For credit accounts, contact each card company and lender directly. They'll likely want a written statement or a copy of your dissolution paperwork. Pay off any remaining balances — or transfer them to a personal account if needed.
Don't forget business licenses and permits. We had to reach out to several different agencies to cancel ours, which took more back-and-forth than expected. But letting them lapse without formally canceling can mean ongoing fees you didn't know you were accumulating. Worth the effort to close them out properly.
FAQs
Do I Need to Close My EIN before dissolving an LLC in Massachusetts?
Yes, you will need to close your EIN before dissolving an LLC in Massachusetts. This can be done by filing a final tax return to obtain tax clearance from the Massachusetts Department of Revenue.
What Is the Difference Between Dissolving and Liquidating an LLC?
The Difference Between Dissolving and Liquidating an LLC is that the former means ending a business as a legal entity, while liquidation entails selling or distributing the LLC's remaining assets before dissolution.
How Long Does It Take to Dissolve an LLC in Massachusetts?
It takes 3-5 business days to dissolve an LLC in Massachusetts.

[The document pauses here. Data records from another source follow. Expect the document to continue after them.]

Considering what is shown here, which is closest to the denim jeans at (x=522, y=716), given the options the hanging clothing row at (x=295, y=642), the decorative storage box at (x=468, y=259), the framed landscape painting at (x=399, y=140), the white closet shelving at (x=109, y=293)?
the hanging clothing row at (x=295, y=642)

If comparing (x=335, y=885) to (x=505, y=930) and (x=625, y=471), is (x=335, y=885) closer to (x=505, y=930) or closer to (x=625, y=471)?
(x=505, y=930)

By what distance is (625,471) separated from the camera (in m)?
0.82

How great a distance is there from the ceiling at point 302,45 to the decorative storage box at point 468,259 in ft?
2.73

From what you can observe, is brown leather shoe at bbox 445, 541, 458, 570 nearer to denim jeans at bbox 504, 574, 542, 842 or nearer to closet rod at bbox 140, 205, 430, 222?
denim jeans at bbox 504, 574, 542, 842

This is the total time the SOS takes to process the dissolution documents.
How Much Does It Cost to Dissolve an LLC in Massachusetts?
It costs $100 to dissolve an LLC in Massachusetts. The filing fee covers the processing od the Certificate of Cancellation with the Secretary of the Commonwealth.
Dissolving a Massachusetts LLC isn't complicated, but it does require you to follow each step in the right order and document everything along the way. Miss a deadline or skip a filing and you could find yourself dealing with tax notices or creditor claims months after you thought you were done.
If you're still weighing whether to dissolve or just let the LLC sit dormant, that's worth thinking through carefully — dormant LLCs still carry compliance obligations in Massachusetts.